======== 节选文字
需要注意的是,如果在声明varchar2类型长度的时候,没有显式指定是BYTE还是CHAR,缺省的情况取决于数据库参数NLS_LENGTH_SEMANTICS。具体可以通过如下sql查询,如下是一个例子:

select name,value from v$parameter where name='nls_length_semantics';

结果:

NAME VALUE
nls_length_semantics BYTE

在这个例子中,缺省的情况,就是按照字节长度来计算。

1.2 Oracle中varchar2和varchar的区别

截止现在,varchar和varchar2是没有区别的。
按照ANSI的标准,varchar在Oracle中是被保留的,用来后续支持区分NULL和空字符串。VARCHAR2现在不区分NULL和空字符串,以后也不会区分。如果程序对于NULL和空字符串等同有依赖,就应该使用varchar2类型。

2、Oracle中截取字符串

2.1 substr函数

官网说明如下:

{ SUBSTR
| SUBSTRB
| SUBSTRC
| SUBSTR2
| SUBSTR4
}
(char, position [, substring_length ])

The SUBSTR functions return a portion of char, beginning at character position, substring_length characters long. SUBSTR calculates lengths using characters as defined by the input character set. SUBSTRB uses bytes instead of characters. SUBSTRC uses Unicode complete characters. SUBSTR2 uses UCS2 code points. SUBSTR4 uses UCS4 code points.
If position is 0, then it is treated as 1.
If position is positive, then Oracle Database counts from the beginning of char to find the first character.
If position is negative, then Oracle counts backward from the end of char.
If substring_length is omitted, then Oracle returns all characters to the end of char. If substring_length is less than 1, then Oracle returns null.
char can be any of the datatypes CHAR, VARCHAR2, NCHAR, NVARCHAR2, CLOB, or NCLOB. Both position and substring_length must be of datatype NUMBER, or any datatype that can be implicitly converted to NUMBER, and must resolve to an integer. The return value is the same datatype as char. Floating-point numbers passed as arguments to SUBSTR are automatically converted to integers.
用法介绍:

substr 函数:截取字符串
语法:SUBSTR(string,start, [length])
string:表示源字符串,即要截取的字符串。
start:开始位置,从1开始查找。如果start是负数,则从string字符串末尾开始算起。
length:可选项,表示截取字符串长度。
================
======== 所给数据
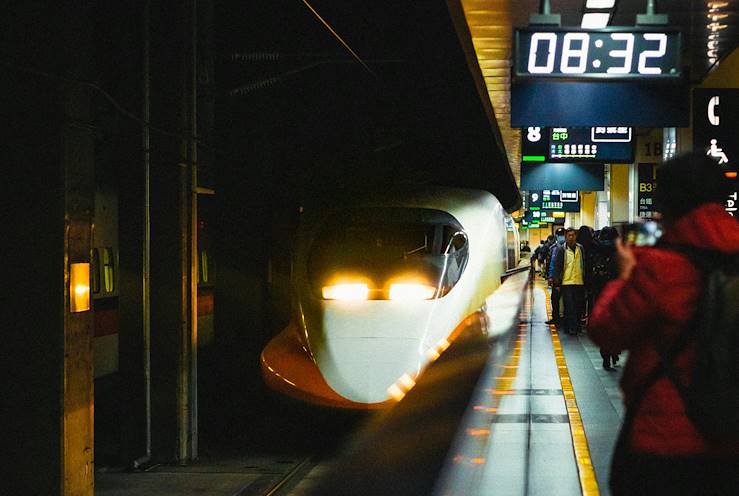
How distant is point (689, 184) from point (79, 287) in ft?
13.9

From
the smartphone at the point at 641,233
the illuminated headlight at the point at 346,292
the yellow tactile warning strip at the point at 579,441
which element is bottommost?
the yellow tactile warning strip at the point at 579,441

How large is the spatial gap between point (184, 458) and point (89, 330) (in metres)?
2.40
================
→ **任务说明**
请接着这段讲Oracle字符串类型和substr函数的文字续写下去。 上面那些数据行与此无关。

→ **任务答案**
下面是几个例子:

SELECT '截取所有字符串' func, 'SUBSTR(''Hello SQL!'', 1)' expr, SUBSTR('Hello SQL!', 1) expr_val FROM dual union all
SELECT '从第2个字符开始,截取到末尾' func, 'SUBSTR(''Hello SQL!'', 2)' expr, SUBSTR('Hello SQL!', 2) expr_val FROM dual union all
SELECT '从倒数第4个字符开始,截取到末尾' func, 'SUBSTR(''Hello SQL!'', -4)' expr, SUBSTR('Hello SQL!', -4) expr_val FROM dual union all
SELECT '从第3个字符开始,截取6个字符' func, 'SUBSTR(''Hello SQL!'', 3, 6)' expr, SUBSTR('Hello SQL!', 3, 6) expr_val FROM dual union all
SELECT '从倒数第4个字符开始,截取3个字符' func, 'SUBSTR(''Hello SQL!'', -4, 3)' expr, SUBSTR('Hello SQL!', -4, 3) expr_val FROM dual union all
SELECT '从截取开始位置超过字符串长度' func, 'SUBSTR(''Hello SQL!'', 20, 3)' expr, SUBSTR('Hello SQL!', 20, 3) expr_val FROM dual

结果如下:


substr例子

注:上图中的-表示空。

2.2 根据指定字符出现的位置截取字符串

这里需要用到oracle中的instr函数,用法如下。

instr 函数:返回子字符串在源字符串中的位置
语法:INSTR(string,child_string,[start],[show_time])
string:表示源字符串。
child_string:子字符串,即要查找的字符串。
start:可选项,开始位置,默认从1开始。如果为负数,则从右向左检索。
show_time:可选项,表示子字符串第几次出现在源字符串当中,默认第1次,负数则报错。
返回指定字符出现的位置从1开始,如果找不到返回0

下面是几个例子:

SELECT '查找字符串中l出现的位置' func, 'INSTR(''Hello SQL!'', ''l'')' expr, INSTR('Hello SQL!', 'l') expr_val FROM dual union all
SELECT '查找字符串中H出现的位置' func, 'INSTR(''Hello SQL!'', ''H'')' expr, INSTR('Hello SQL!', 'H') expr_val FROM dual union all
SELECT '查找字符串中l出现的位置' func, 'INSTR(''Hello SQL!'', ''l'', 1)' expr, INSTR('Hello SQL!', 'l', 1) expr_val FROM dual union all
SELECT '查找字符串中ll出现的位置' func, 'INSTR(''Hello SQL!'', ''ll'')' expr, INSTR('Hello SQL!', 'll') expr_val FROM dual union all
SELECT '查找字符串中aa出现的位置' func, 'INSTR(''Hello SQL!'', ''aa'')' expr, INSTR('Hello SQL!', 'aa') expr_val FROM dual union all
SELECT '查找字符串中l第2次出现的位置' func, 'INSTR(''Hello SQL!'', ''l'', 1, 2)' expr, INSTR('Hello SQL!', 'l', 1, 2) expr_val FROM dual

结果如下:


instr例子

结合instr比如我们想截取某个字符出现位置之前的字符,下面是一个例子。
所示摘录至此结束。